***** Texte fourni
Les exigences peuvent conduire à une hyperspécialisation des enveloppes dans certains types de cultures telles que la betterave ou la pomme de terre, requérant des profils étroits sans pour autant augmenter le diamètre. "Tout est lié à l’application ! Plus celle-ci est technique, plus il faut choisir le bon pneumatique, vérifier régulièrement les pressions, assurer le suivi et apporter des conseils pour optimiser la durée de vie des équipements."

À l’image des voitures de tourisme dont les besoins en pneus diffèrent entre l’été et l’hiver, les agriculteurs doivent choisir les profils qui conviennent à leurs activités spécifiques, confirme James Zhu. Pour les travaux de grande envergure, les enveloppes à technologie VF se révéleront le choix idéal.
**********
- _Consigne 1_
Répondez à ces questions sur le texte consacré aux pneumatiques agricoles.
(a) Quels types de cultures sont cités comme pouvant conduire à une hyperspécialisation des enveloppes ?
(b) À quels véhicules James Zhu compare-t-il les besoins des agriculteurs en pneus ?
(c) Quelles enveloppes se révéleront le choix idéal pour les travaux de grande envergure ?
- _Consigne 2_
Reproduisez fidèlement le passage du texte consacré aux pneumatiques agricoles qui va de « À l’image des » à « le choix idéal. », ces deux extrémités comprises.
***** Données fournies
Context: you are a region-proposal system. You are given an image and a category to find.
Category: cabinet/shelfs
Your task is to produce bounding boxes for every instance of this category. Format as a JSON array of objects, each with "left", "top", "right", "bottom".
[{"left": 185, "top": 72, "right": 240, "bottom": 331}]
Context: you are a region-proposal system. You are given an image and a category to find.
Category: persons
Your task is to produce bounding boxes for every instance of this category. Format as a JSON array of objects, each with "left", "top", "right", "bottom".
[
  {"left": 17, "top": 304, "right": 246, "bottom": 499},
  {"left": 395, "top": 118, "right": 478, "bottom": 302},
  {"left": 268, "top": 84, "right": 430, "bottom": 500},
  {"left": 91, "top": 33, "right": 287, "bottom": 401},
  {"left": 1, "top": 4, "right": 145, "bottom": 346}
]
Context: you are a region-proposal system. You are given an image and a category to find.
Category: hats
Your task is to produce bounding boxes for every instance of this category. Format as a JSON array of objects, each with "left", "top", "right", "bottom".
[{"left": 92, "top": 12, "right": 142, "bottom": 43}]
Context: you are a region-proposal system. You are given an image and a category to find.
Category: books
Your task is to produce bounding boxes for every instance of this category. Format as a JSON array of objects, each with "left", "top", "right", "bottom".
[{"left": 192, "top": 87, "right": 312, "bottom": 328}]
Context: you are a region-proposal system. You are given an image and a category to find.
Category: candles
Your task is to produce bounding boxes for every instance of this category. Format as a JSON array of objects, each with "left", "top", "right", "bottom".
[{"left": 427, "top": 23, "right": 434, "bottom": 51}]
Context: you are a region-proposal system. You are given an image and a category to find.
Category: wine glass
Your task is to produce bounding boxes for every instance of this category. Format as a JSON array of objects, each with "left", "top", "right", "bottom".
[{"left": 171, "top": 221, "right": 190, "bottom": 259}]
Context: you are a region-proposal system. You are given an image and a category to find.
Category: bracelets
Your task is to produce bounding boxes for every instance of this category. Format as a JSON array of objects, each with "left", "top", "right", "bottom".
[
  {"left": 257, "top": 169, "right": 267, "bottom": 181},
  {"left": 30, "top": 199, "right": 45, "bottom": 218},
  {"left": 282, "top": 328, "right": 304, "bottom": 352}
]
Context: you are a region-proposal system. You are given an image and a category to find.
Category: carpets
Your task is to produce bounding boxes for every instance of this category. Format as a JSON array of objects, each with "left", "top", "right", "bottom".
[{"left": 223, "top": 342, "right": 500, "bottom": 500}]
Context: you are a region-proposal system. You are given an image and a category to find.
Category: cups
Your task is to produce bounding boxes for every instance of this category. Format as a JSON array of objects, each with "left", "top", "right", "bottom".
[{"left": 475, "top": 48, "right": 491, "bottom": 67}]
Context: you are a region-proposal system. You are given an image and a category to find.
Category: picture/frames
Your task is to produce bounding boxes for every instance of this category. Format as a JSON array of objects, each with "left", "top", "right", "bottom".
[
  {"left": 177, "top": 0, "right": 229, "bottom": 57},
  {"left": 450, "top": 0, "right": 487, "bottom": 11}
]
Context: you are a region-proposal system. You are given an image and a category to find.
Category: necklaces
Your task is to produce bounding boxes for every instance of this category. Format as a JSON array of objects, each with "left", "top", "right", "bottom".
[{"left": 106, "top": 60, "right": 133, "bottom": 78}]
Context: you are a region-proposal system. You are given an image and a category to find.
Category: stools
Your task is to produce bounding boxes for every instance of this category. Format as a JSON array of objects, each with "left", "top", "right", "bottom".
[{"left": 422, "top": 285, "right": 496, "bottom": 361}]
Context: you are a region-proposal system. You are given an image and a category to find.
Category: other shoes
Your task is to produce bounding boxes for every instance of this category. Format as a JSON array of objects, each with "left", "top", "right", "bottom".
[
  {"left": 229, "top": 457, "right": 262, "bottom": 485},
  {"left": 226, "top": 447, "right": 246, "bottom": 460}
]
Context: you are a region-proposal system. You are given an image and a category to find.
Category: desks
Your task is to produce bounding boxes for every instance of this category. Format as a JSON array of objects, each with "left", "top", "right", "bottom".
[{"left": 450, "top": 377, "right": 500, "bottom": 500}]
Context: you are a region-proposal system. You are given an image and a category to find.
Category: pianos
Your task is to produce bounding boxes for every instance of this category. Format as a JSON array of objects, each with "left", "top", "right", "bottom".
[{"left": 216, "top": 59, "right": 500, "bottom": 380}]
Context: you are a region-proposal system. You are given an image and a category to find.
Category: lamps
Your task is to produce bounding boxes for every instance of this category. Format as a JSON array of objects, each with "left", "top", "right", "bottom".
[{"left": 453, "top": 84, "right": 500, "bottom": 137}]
**********
- _Réponse 1_
(a) La betterave et la pomme de terre.
(b) Aux voitures de tourisme, dont les besoins en pneus diffèrent entre l'été et l'hiver.
(c) Les enveloppes à technologie VF.

- _Réponse 2_
À l’image des voitures de tourisme dont les besoins en pneus diffèrent entre l’été et l’hiver, les agriculteurs doivent choisir les profils qui conviennent à leurs activités spécifiques, confirme James Zhu. Pour les travaux de grande envergure, les enveloppes à technologie VF se révéleront le choix idéal.